County Road, Prescot High Street and the Chester Rows are palpably different places. Those differences in architecture, culture and purpose are blatant, but for those who live and work there, they are equally important, and equally supportive communities.
I always worry when I see the words ‘socially engaged’ plastered to the opening lines of an exhibition description. Not because the represented communities aren’t worth knowing, but because the resulting shows are rarely a true reflection of the community or culture they seek to support. And, more often than not, they ignore the need to offer benefit to the community they work with.
That’s not the case at all in A Place of Own at Open Eye Gallery (with other outcomes dotted around the streets they were made in, for, and about). A Place of Our Own is strikingly clear in its focus on legacy, without being remotely formulaic.

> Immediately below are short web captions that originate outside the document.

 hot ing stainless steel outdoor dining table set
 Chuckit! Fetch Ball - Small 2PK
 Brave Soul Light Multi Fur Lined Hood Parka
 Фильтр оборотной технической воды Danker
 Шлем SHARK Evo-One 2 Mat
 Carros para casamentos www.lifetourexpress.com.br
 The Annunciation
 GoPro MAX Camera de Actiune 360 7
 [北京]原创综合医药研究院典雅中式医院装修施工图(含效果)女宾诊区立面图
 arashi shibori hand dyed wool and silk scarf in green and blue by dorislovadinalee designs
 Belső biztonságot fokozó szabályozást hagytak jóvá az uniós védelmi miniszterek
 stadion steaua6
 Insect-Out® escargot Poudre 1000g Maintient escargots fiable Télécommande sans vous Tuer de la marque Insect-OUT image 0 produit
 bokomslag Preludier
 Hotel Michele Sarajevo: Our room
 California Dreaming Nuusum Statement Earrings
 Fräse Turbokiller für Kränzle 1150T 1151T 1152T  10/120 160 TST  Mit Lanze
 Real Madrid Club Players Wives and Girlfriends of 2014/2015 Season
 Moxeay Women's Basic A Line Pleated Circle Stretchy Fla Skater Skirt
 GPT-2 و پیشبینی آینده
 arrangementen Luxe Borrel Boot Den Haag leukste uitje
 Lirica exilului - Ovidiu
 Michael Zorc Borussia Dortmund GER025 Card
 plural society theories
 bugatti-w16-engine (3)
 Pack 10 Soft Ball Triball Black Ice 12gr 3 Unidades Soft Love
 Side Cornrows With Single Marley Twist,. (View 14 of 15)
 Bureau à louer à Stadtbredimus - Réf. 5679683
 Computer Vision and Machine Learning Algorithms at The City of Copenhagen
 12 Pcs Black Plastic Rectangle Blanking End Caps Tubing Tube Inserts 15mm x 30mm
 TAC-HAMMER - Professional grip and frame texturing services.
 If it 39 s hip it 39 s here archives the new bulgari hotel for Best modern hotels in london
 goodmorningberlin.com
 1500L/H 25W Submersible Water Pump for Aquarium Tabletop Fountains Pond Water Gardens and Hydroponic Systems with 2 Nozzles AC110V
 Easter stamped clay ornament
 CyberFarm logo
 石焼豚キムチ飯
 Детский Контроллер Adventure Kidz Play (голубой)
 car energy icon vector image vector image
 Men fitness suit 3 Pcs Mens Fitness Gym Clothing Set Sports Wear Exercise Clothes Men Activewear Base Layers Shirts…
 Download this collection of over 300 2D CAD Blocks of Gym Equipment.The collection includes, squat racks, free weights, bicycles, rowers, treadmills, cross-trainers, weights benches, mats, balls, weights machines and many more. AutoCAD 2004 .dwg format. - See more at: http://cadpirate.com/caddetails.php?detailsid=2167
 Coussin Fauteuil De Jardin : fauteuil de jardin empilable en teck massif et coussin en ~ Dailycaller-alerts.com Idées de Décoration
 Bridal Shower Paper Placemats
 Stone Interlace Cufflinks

Lucy Hunter, Tony Mallon and Suzanne St Clare have been actively working with each site for over a year, and each of these artists have long-standing personal connections to Anfield, Knowsley and Chester respectively.
Their workshops, socially engaged programmes, and new connections with communities have been approached honestly and openly, and the results culminate in a community mindset.
Tony Mallon, working with Prescot High Street residents and traders, has been in situ for about two years. Lucy Hunter was working with users of the Walton Youth and Community Project for one year. Suzanne St Clare spent nearly three years working with Chester.
I’m not using that as a comparison between them, but it’s important to understand that each project was a self-sustaining bubble, managed and planned with its participants so it could best represent them, and work to a timeframe that actually suited the people they worked with.
The residents on each project are different too, and offer incredibly accurate images of the most important social histories for each area in a way that makes those who feel unheard, heard.
In Walton, that’s young people. They deserve the opportunity to share their perspective on the space they live in, and older generations on the same streets now have examples of that perspective outside their front door, and hanging at Open Eye Gallery (where the work is constantly being added to).
In Prescot, it’s residents of all ages working with Tony Mallon, which means that this place of their own shares a real mix of identities and histories. The result is a preservation of history in two senses. In one, it’s memorialising what Prescot meant to people. In another, it’s capsulizing the dramatic changes the area is undergoing.
In Chester, the iconic rows aren’t exactly about to be demolished, but they offer an insight into the city’s past – perhaps offering us an opportunity in the wider region to see how holding onto small traders helps us to retain a sense of social pride and identity.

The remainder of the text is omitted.